# shift knob



## PrinceODarknesss (Jul 17, 2004)

I just bought a 2001 SE and the stock shift knob is pretty worn down so I'm looking to replace it. After driving my friend's Audi, I really like the way a spherical shifter feels, and I saw the greddy counterweight shift knob on some site or another. I think the extra weight would help a lot with the stock shifter, and it's a ball shape too! Anyways, the greddy website says the mitsu/mazda/nissan knob will fit shifters with M10 P1.25 threads. Of course, me not knowing a damn thing about thread sizes, I have no clue if that's what my Sentra has. I'll do it for you: :dumbass: So anyway, anybody know if the knob would fit? And also I read that the stock knob is glued down and you have to turn it REALLY hard to get it off.

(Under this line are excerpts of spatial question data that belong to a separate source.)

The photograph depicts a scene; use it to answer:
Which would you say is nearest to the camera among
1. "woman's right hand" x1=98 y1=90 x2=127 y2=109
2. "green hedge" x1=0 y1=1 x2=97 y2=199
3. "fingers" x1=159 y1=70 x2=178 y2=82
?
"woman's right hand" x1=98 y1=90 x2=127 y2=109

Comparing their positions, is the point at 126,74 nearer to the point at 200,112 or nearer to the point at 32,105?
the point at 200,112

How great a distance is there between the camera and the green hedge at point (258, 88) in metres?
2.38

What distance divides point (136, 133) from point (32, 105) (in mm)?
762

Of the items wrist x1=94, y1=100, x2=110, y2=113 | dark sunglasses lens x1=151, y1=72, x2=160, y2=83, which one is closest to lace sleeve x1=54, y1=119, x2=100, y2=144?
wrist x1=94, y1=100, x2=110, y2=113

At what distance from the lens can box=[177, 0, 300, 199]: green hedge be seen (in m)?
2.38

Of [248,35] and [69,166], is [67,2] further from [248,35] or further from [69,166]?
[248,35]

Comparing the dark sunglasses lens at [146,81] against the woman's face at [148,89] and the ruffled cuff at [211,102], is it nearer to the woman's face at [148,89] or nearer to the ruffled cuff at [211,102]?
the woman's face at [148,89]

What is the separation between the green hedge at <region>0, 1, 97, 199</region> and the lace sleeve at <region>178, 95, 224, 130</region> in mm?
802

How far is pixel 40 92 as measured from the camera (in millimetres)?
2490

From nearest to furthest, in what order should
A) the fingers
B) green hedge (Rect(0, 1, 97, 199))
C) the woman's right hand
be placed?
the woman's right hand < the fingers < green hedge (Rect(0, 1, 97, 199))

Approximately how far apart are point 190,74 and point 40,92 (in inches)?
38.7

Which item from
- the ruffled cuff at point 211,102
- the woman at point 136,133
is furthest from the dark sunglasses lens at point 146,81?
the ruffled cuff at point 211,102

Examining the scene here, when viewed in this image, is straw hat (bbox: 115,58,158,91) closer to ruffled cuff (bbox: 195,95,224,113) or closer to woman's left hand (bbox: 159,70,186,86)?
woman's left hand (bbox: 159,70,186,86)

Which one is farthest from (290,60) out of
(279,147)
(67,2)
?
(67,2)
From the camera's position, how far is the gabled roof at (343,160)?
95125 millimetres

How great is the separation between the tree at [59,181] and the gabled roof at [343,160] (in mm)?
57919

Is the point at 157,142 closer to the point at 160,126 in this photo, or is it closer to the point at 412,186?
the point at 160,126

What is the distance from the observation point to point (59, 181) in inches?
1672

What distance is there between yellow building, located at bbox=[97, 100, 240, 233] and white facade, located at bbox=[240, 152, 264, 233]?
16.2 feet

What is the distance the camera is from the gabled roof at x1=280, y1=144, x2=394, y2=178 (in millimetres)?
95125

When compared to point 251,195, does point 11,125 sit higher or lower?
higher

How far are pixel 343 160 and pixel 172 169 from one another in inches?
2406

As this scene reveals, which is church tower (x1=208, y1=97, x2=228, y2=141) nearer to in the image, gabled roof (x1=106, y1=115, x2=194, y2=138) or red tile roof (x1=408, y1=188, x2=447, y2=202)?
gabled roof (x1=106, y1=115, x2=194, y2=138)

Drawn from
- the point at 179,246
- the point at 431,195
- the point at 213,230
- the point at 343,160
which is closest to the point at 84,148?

Any advice for getting it off?


----------



## Silvspec86 (Apr 4, 2003)

the stock one shouldnt be glued down...mine isnt. as for the thread sizes, i'm not too sure either but what i'd do is go to you local home depot a go to the screws section. they'll have a place where there are different threads sticking out from a display board, take your shift knob in and try it on the one that says M10, and i think 1.25 is the fine thread...but dont take my word for it. if it fits, then you'll know what you have.


----------



## PrinceODarknesss (Jul 17, 2004)

alright, i'll try that today, thanks...oh, and your shifter is plastic on the spec v, mine feels like it's metal under the leather wrap, and they could stick that on there better. but i dunno, i'll go back to tryin to twist it off, but before i was mostly twisting the leather instead of the knob itself :balls:


----------



## Yodaddy (Jul 17, 2004)

Check out the nismo shifters. I have a spherical one on my Spec-v and it feels great.


----------